Despite being smaller, less invasive cancers, there was no significant difference in treatment received when comparing MDC vs. NMDC. There were 98 of 114 (85.96%) of MDC and 131 of 142 (91.61%) of NMDC who had mastectomy rather than lumpectomy (P = .15). The net number of patients with lumpectomy compared with mastectomy was small, n = 28. There was not a significant difference in survival based on lumpectomy vs. mastectomy.

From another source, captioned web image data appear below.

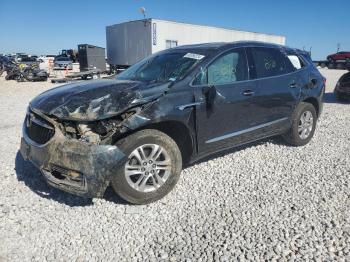  Salvage Buick Enclave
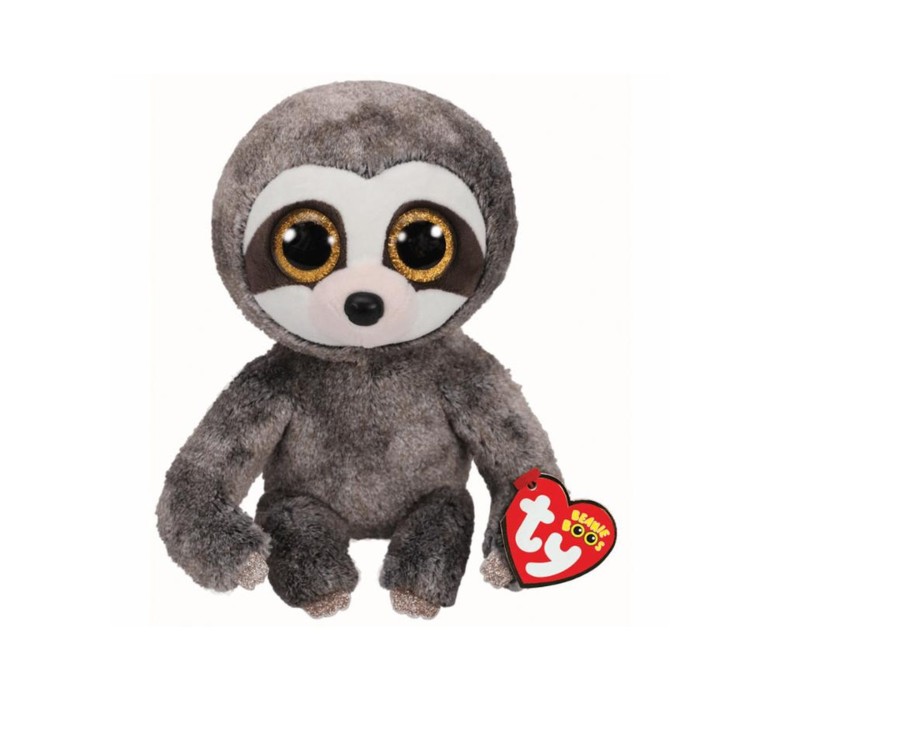 Toys Ken Black Toys | Dangler Sloth Beanie Buddy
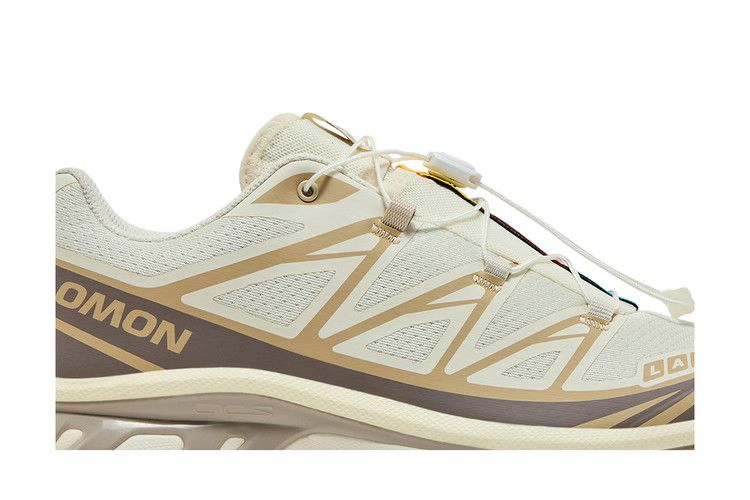 Кроссовки Salomon XT-6 'Vanilla Ice Iron Etherea'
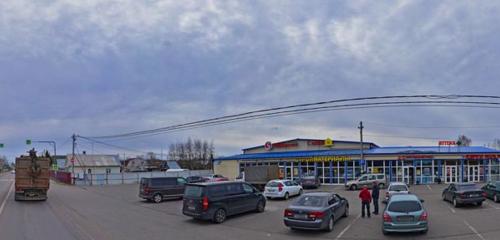 Panorama — supermarket Pyatyorochka, Shatura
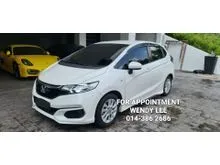 2019 Honda Jazz 1.5 S i-VTEC Hatchback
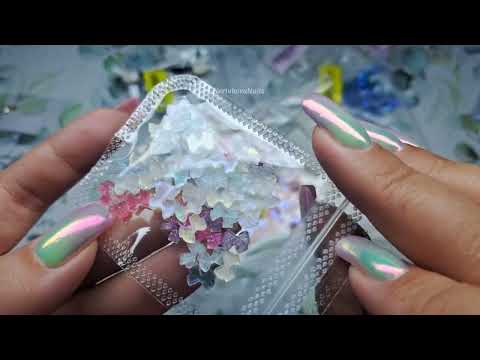 Видео: Распакова 👀 маникюрных штучек с WB и AliExpress 🔥🔥🔥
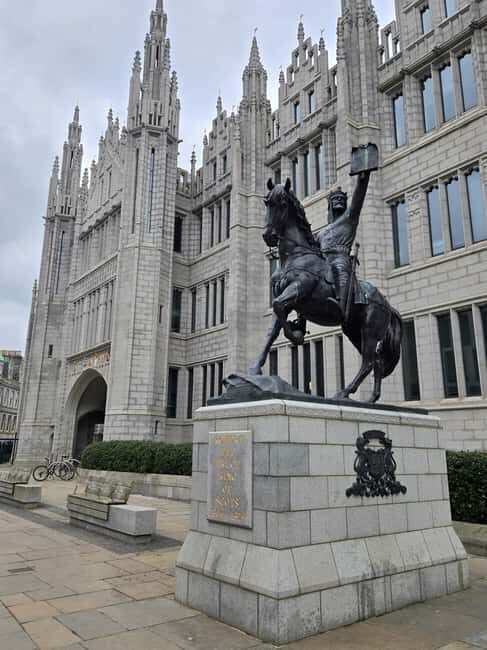 Aberdeen: City Center and Old Aberdeen Walking Tour - Why Choose This Tour?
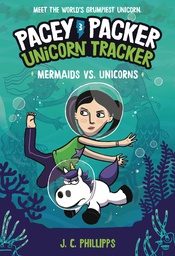 [9780593643051] PACEY PACKER 3 MERMAIDS VS UNICORNS
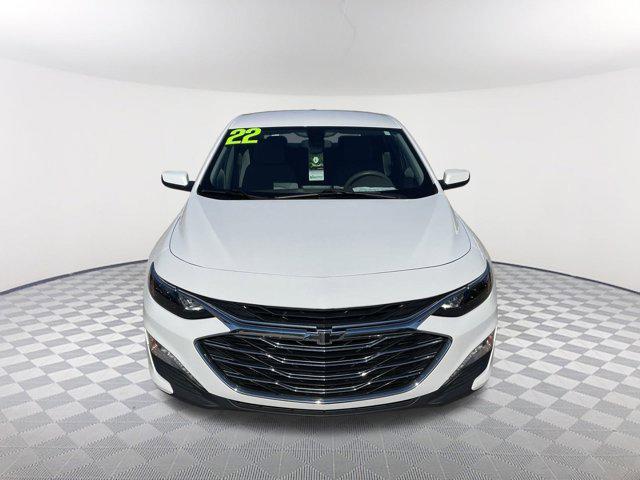 used 2022 Chevrolet Malibu car, priced at $17,900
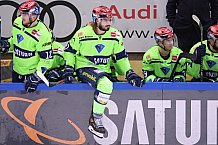 Eishockey, Herren, DEL, Saison 2020-2021, ERC Ingolstadt - Nürnberg Ice Tigers, 02.02.2021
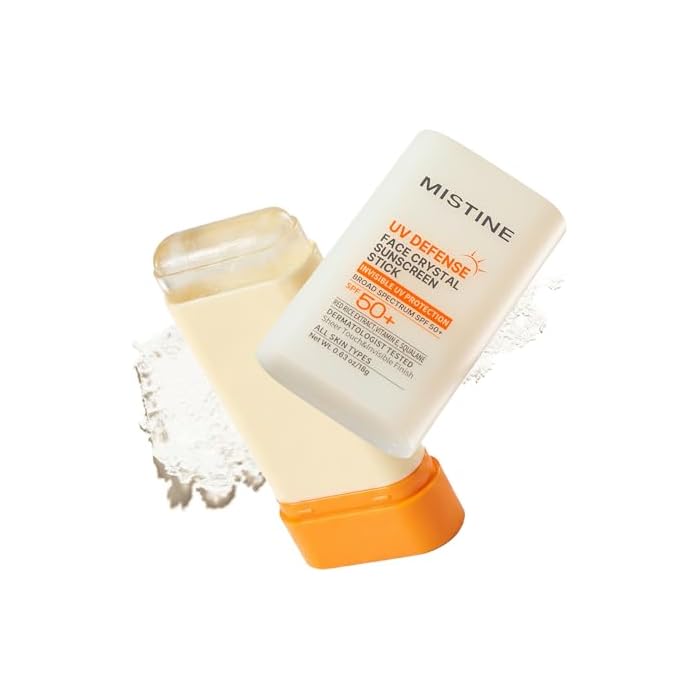 Mistine Mistine UV Defense Face Crystal Sunscreen Stick SPF 50 ...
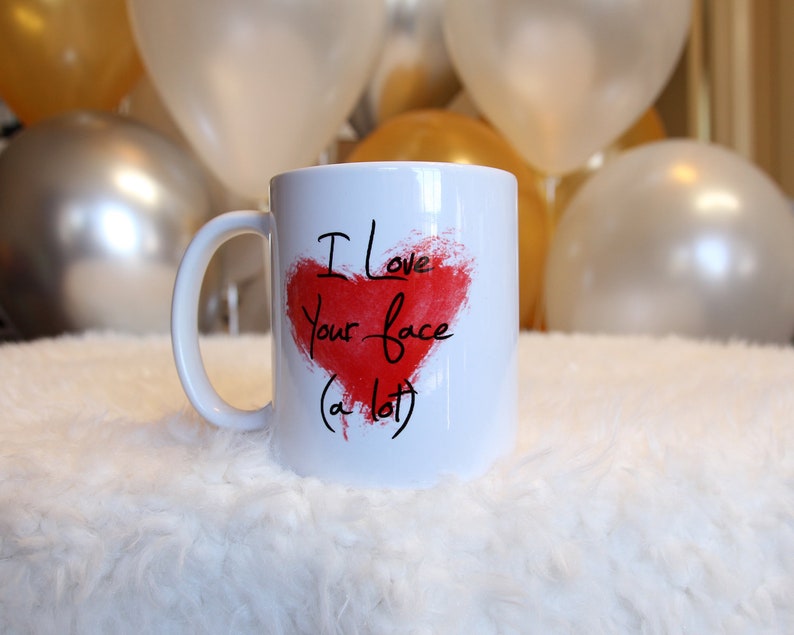 Holiday Gifts under 25 Dollars Tea Lover Gift 11 oz ceramic coffee mug image 2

In addition to survival analysis, a time-to-recurrence analysis was also done. The same previous variables were analyzed in relation to their impact on recurrence. A significant increase in the incidence of recurrence was observed in NMDC (23.39%) compared with the MDC (4.86%, RR = 4.81) group. When comparing survival curves for the 2 groups, significant differences for MDC (P < .0001), SLN (P < .0001), and tumor size (P = .0067) were found, but FH (P = .1770) was again insignificant. A multivariate analysis was performed using these univariate significant parameters, and again tumor size was found to be insignificant (P = .4291) while MDC (P = .0221) and SLN (P < .0001) remained significant.

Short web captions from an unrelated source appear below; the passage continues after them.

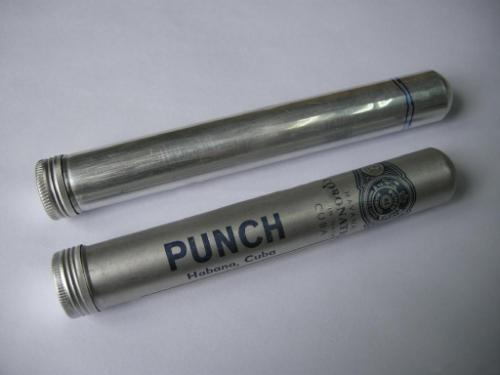 Aluminum Cigar Tube Aluminum Cigar Tube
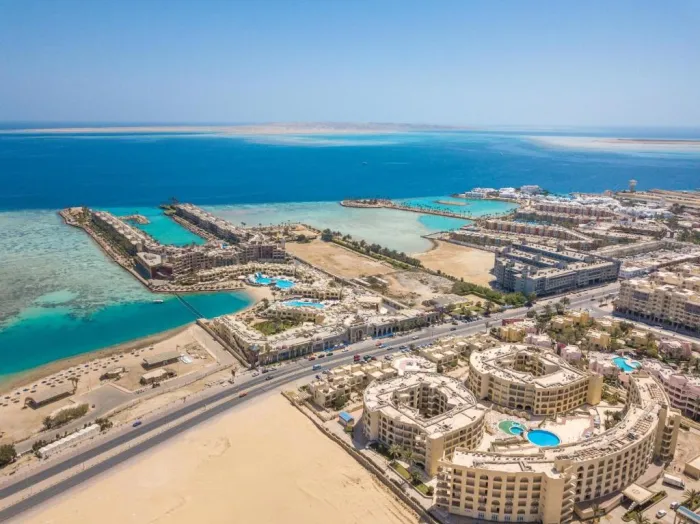 SUNNY DAYS EL PALACIO RESORT & SPA  4* - Hurghada - Egipt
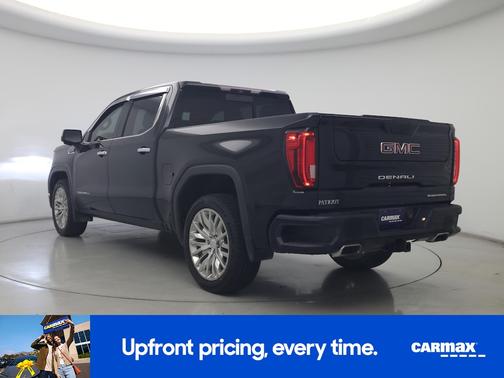 Black 2019 GMC Sierra 1500 Denali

Because MDC was associated with fewer positive SLN biopsies and less recurrence, a limitation of the study is to know the significance of MDC on survival independent of these parameters. While this was a limitation, the research suggests that these variables do not work independently; mammographically detected cancers were significantly smaller and had fewer positive SLN than NMDC. Thus, the multivariate analysis was more generalizable than the univariate. Because survival time was measured from time of diagnosis, another limitation of the study was lead-time bias; since survival time was not measured from the start of the cancer first forming, there could be an apparent positive effect on survival of earlier diagnosis. For the women who had not died or died but of causes other than breast cancer, only partial information about survival time was collected, namely that these patients will have survived for at least as long as they have been followed to date.
Despite these limitations, this study challenges the recent publications suggesting that better treatment and breast cancer awareness, not mammography screening, were responsible for the declines in breast cancer mortality.14 The significance of mammographic screening in women aged 40–49 years was evidenced in the significantly higher 5-year overall and DFS when compared with those who did not undergo mammographic screening.